As discussed in the first article linked above [“Legal Protections for Family Violence (Part 1)], Texas has provisions for Emergency Protective Orders, which are typically granted upon the arrest of a person for a Family Violence crime (such as Domestic Assault), and usually last for sixty-one (61) days. Those are granted without a hearing, based solely on the arrest documentation provided by the police department. Those relatively short-lived cases are not what this post is addressing. Instead, it’s the potentially much longer Protective Orders that can be granted by a District Court, after application and hearing, that we are focusing on today (these cases are discussed within the second article linked above, (“Legal Protections Available for Family Violence”).

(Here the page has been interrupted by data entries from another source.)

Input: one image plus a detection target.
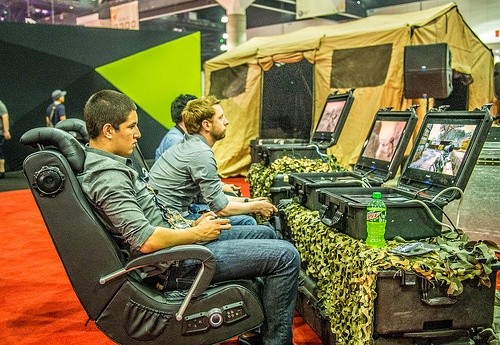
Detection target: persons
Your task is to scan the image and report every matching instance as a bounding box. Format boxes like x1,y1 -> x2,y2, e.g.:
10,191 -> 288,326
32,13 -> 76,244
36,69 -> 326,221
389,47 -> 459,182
46,90 -> 66,127
30,5 -> 41,19
0,100 -> 11,177
146,96 -> 278,240
155,93 -> 242,197
76,89 -> 301,345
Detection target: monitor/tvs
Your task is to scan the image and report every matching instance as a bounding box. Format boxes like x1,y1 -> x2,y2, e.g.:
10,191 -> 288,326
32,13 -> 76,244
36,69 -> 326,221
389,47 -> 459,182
397,108 -> 491,201
312,93 -> 354,143
354,109 -> 416,181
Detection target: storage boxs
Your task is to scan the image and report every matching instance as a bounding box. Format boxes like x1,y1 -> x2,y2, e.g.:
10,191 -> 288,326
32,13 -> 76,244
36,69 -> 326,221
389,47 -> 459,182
270,176 -> 293,208
293,247 -> 500,345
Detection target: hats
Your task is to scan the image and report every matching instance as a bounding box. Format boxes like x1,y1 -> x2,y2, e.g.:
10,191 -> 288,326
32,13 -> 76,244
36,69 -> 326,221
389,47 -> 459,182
51,90 -> 67,101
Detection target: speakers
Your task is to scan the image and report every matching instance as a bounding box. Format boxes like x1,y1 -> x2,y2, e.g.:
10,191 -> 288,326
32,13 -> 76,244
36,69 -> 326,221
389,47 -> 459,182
404,43 -> 453,100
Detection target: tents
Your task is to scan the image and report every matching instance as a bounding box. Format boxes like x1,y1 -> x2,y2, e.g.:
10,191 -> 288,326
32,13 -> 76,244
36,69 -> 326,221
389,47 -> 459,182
204,2 -> 496,178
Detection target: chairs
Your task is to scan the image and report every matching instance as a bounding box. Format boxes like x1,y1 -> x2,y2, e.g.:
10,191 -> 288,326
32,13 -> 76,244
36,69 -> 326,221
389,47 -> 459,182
55,118 -> 90,146
19,125 -> 266,344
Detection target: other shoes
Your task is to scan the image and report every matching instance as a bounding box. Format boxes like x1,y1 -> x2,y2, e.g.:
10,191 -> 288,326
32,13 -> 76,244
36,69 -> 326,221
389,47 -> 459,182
0,172 -> 7,178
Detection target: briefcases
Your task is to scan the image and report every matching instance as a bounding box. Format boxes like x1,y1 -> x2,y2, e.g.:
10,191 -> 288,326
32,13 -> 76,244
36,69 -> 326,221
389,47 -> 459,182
249,88 -> 355,165
289,104 -> 419,211
316,103 -> 494,240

The investigation of the legal case (for both parties) typically begins with the police report (“Incident Report”). In Texas, the Application for Protective Order will almost certainly contain a report from one or more law enforcement officer who investigated the incident. The details of this report are important, and if they don’t align with other case materials, such as medical reports, witness statements, photographs, audio/visual recordings (and so on), then those details are suspect, and can be questioned. A skilled lawyer, defending the person against whom the allegations are made, will point-out those discrepancies to the court, so as to cast doubt on the reported incident of Family Violence. And, a skilled lawyer prosecuting the case will address and explain those discrepancies (to the extent that can be done) before the defense lawyer has the opportunity to exploit them.  Details, and explanations of variances within those details, are important.

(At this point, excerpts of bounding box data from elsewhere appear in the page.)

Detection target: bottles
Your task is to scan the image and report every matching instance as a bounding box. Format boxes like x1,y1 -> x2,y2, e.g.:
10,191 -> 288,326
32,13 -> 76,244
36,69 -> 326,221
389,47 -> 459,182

Next, any witnesses who might either support or refute the case allegations should be approached, and, if possible, interviewed. If a witness refuses to speak with either lawyer, then that lawyer should be sure to provide evidence that the witness seemed to be favoring one party’s ability to investigate the case, instead of providing truthful information to everyone who sought it. This raises the issue of the impartiality of the witness.

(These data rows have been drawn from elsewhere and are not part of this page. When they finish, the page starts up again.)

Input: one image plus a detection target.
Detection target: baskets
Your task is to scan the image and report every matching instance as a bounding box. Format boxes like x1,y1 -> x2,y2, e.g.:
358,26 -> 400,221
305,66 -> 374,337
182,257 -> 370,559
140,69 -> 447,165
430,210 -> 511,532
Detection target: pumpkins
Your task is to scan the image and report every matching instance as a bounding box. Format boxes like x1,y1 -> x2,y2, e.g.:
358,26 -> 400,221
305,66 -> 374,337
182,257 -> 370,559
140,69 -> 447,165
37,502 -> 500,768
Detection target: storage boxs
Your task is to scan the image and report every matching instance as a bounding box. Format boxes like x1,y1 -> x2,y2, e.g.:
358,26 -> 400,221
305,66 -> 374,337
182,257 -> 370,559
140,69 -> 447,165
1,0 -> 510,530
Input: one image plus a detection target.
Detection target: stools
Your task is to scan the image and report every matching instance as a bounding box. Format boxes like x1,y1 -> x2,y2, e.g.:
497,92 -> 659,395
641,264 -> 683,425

How do the witness statements compare to the statement given by the person claiming to be the victim? If there are more than one witness, do they agree with one another on all important details? Do the witness statements conform with the officer’s report, and with the physical evidence, visual/audio recordings, photographs, etc.? Are there reasonable explanations for the variances? Is there evidence that witnesses discussed the events in question with one another, to arrive at a consensus narrative?

I next want to know whether the person making the claims in the case sought medical treatment. If so, was there a diagnosis made? Is there a medical report confirming that the wounds, marks, etc. are consistent (or inconsistent) with the patient history (what the patient told the health care provider)? When this information exists, it is often helpful to one side or the other. Consequently, both sides need to be aware of its existence.

Finally, I want to see how the parties communicated with one another running up to their important encounters, and whether they communicated afterwards. I expect to find a text string between the parties when I get one of these cases. What did they say to one another before, during, and after the event(s) in question? This is often quite helpful in determining what likely did, or did not, occur between them.

Protective Order cases can have a significant impact on both parties. And so, I encourage everyone involved in one to take it seriously. The court wants to grant a Protective Order when appropriate, but not grant one when not proper. Our job is to help the court see what is right in this particular case.